■ SUPPLIED DATA:
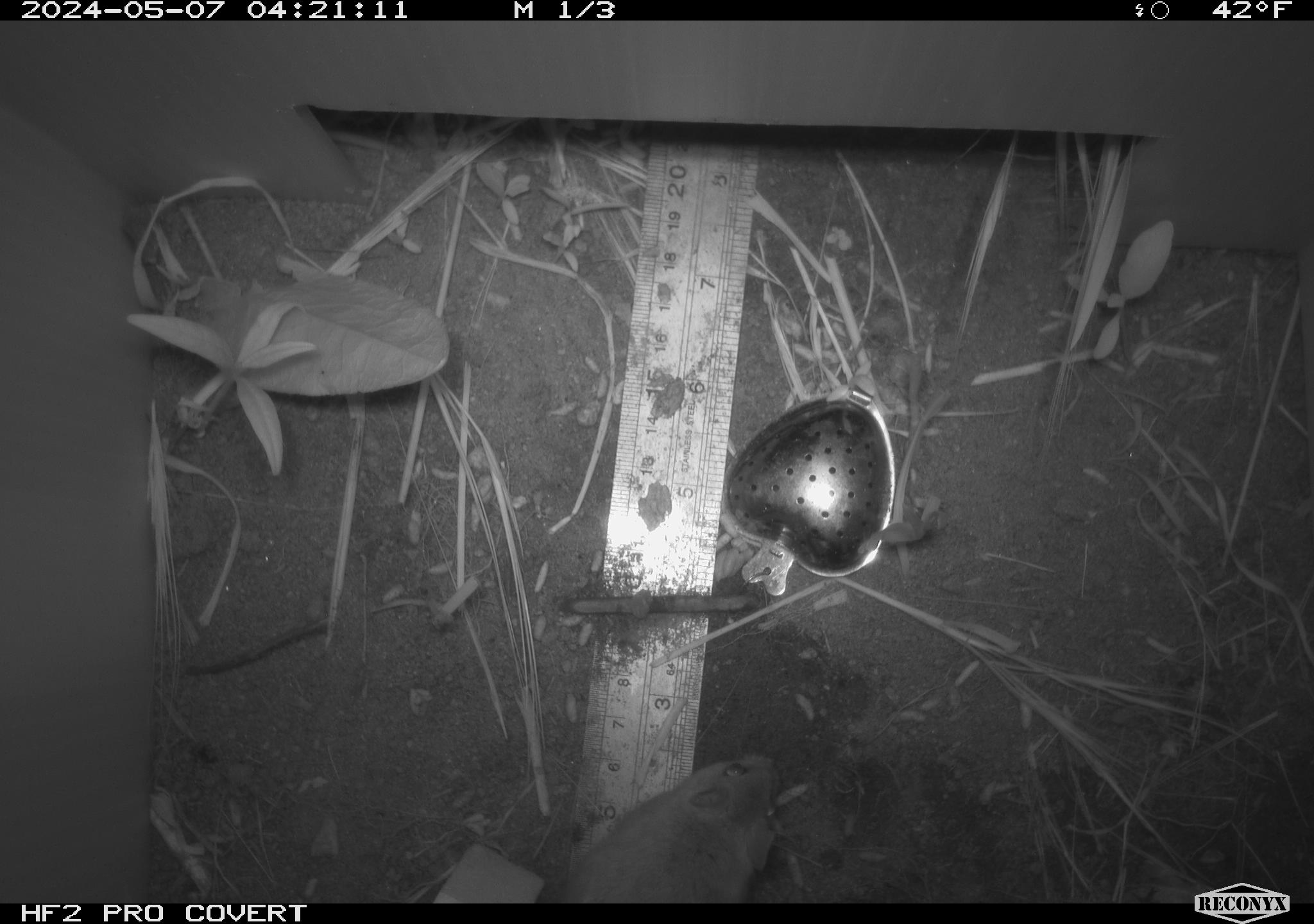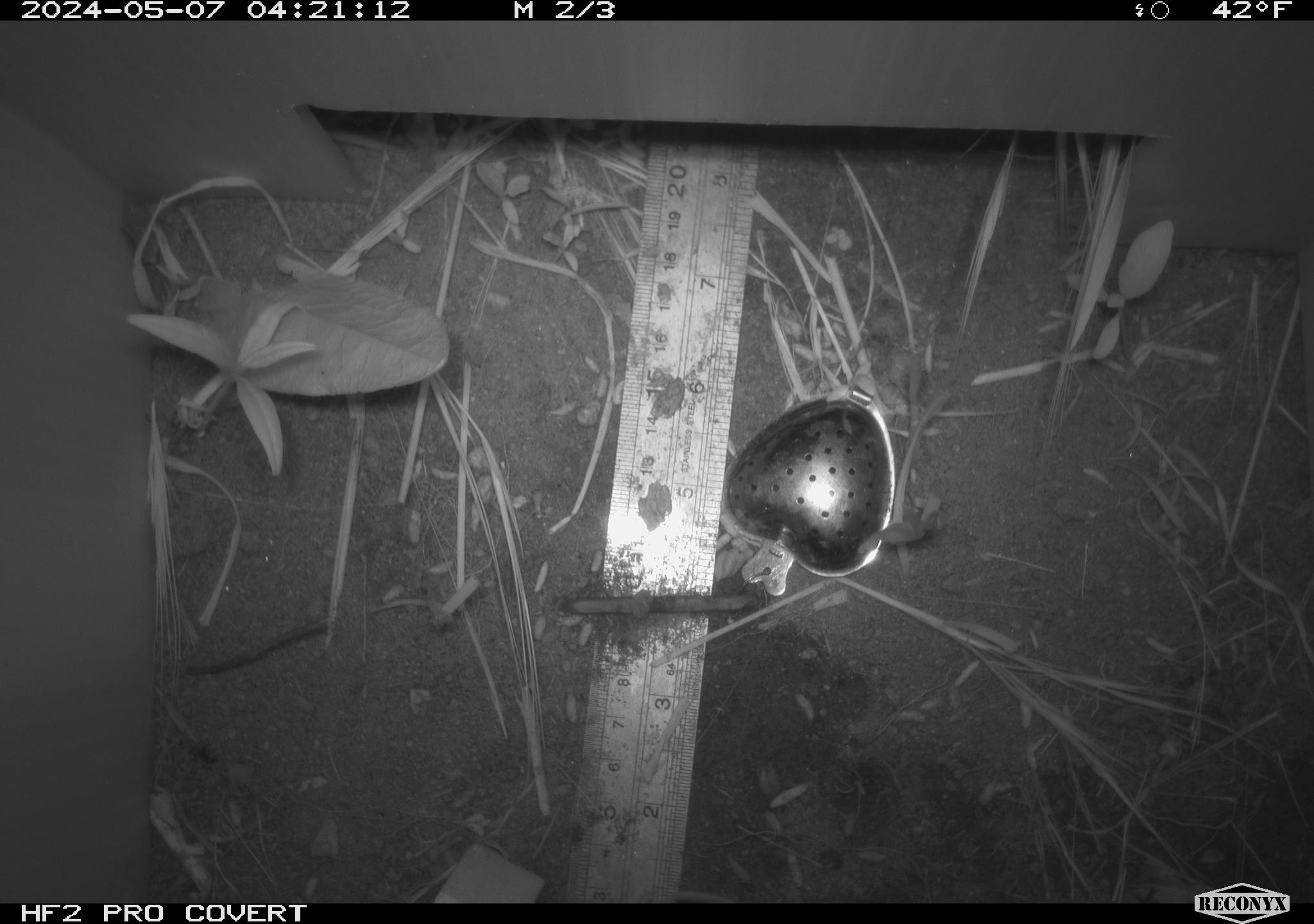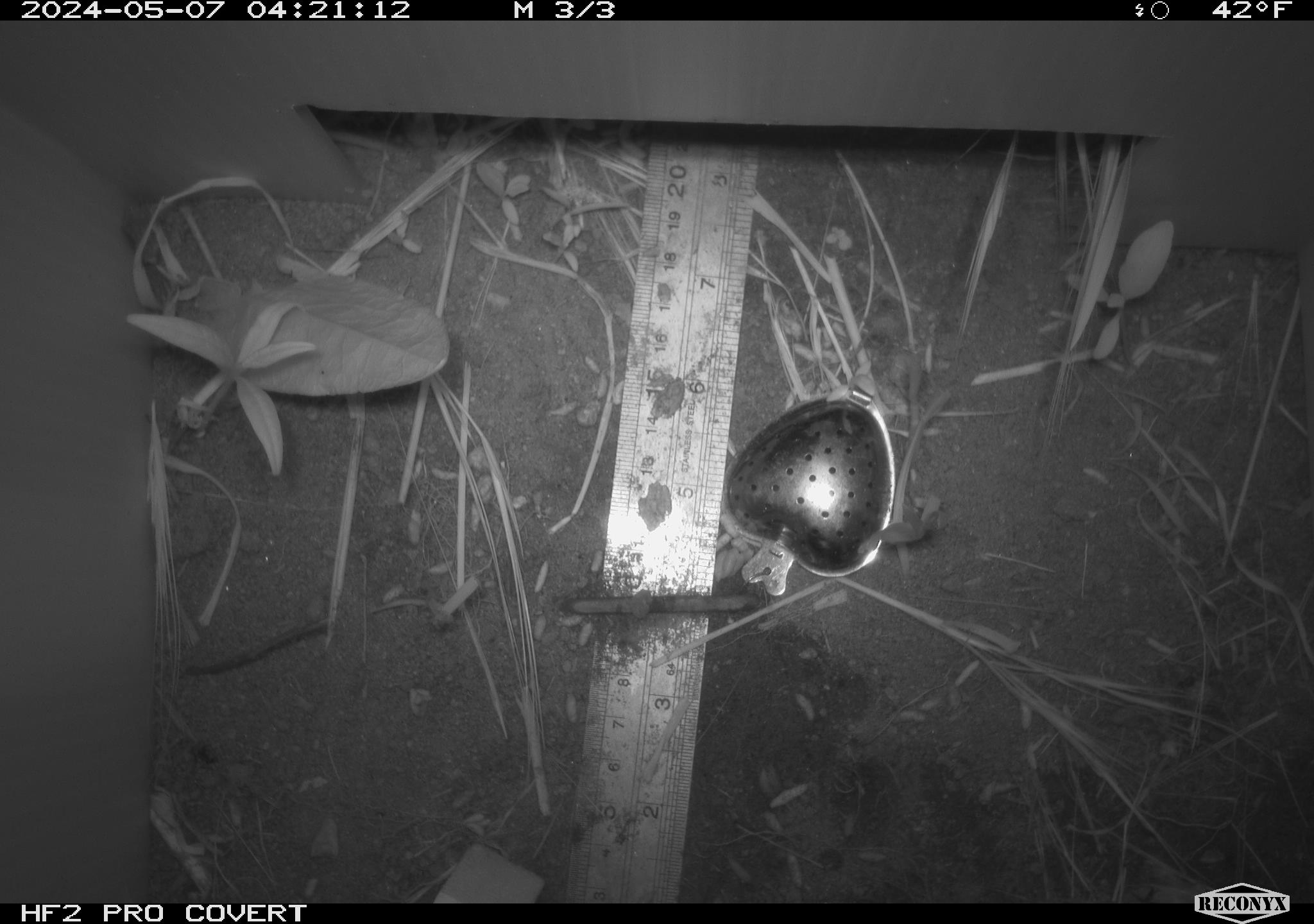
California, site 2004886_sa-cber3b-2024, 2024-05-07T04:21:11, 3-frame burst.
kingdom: Animalia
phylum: Chordata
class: Mammalia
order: Rodentia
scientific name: Rodentia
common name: mouse species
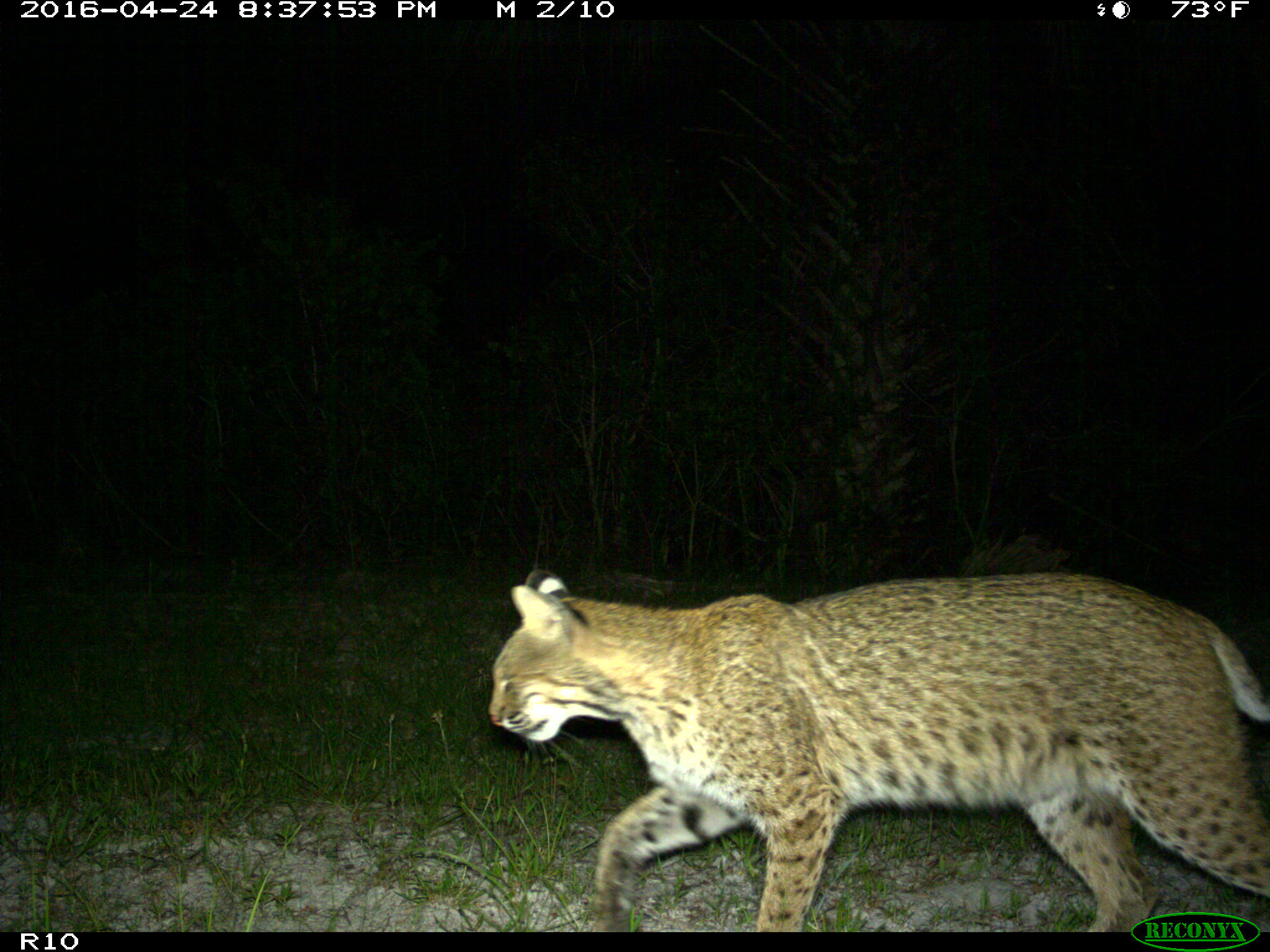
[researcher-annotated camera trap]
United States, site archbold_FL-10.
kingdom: Animalia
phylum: Chordata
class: Mammalia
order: Carnivora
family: Felidae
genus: Lynx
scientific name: Lynx rufus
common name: bobcat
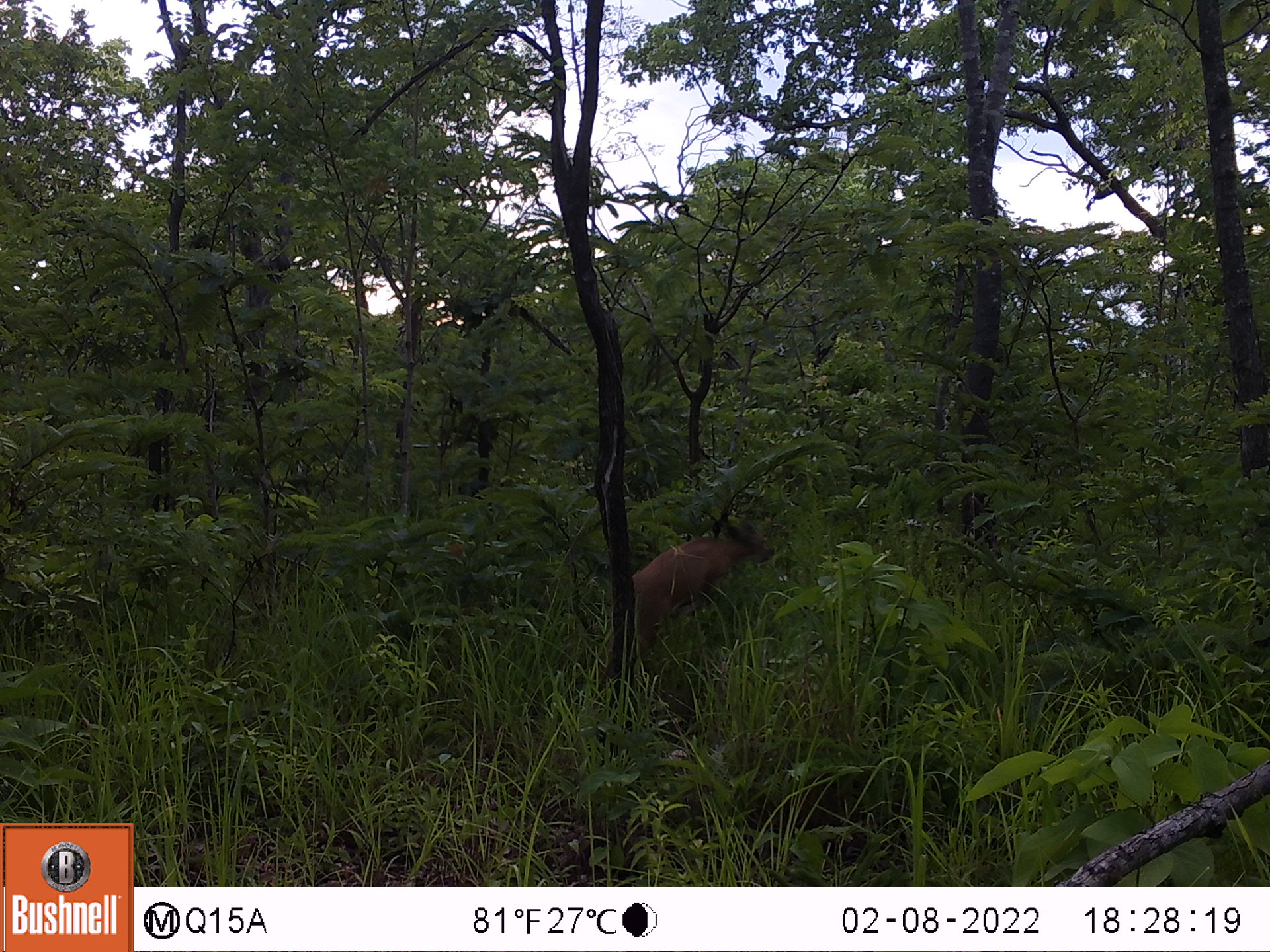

■ AIM OF THE EXERCISE:
Could you copy every record above exactly, leaving out the pictures?

■ SOLUTION:
California, site 2004886_sa-cber3b-2024, 2024-05-07T04:21:11, 3-frame burst.
kingdom: Animalia
phylum: Chordata
class: Mammalia
order: Rodentia
scientific name: Rodentia
common name: mouse species
[researcher-annotated camera trap]
United States, site archbold_FL-10.
kingdom: Animalia
phylum: Chordata
class: Mammalia
order: Carnivora
family: Felidae
genus: Lynx
scientific name: Lynx rufus
common name: bobcat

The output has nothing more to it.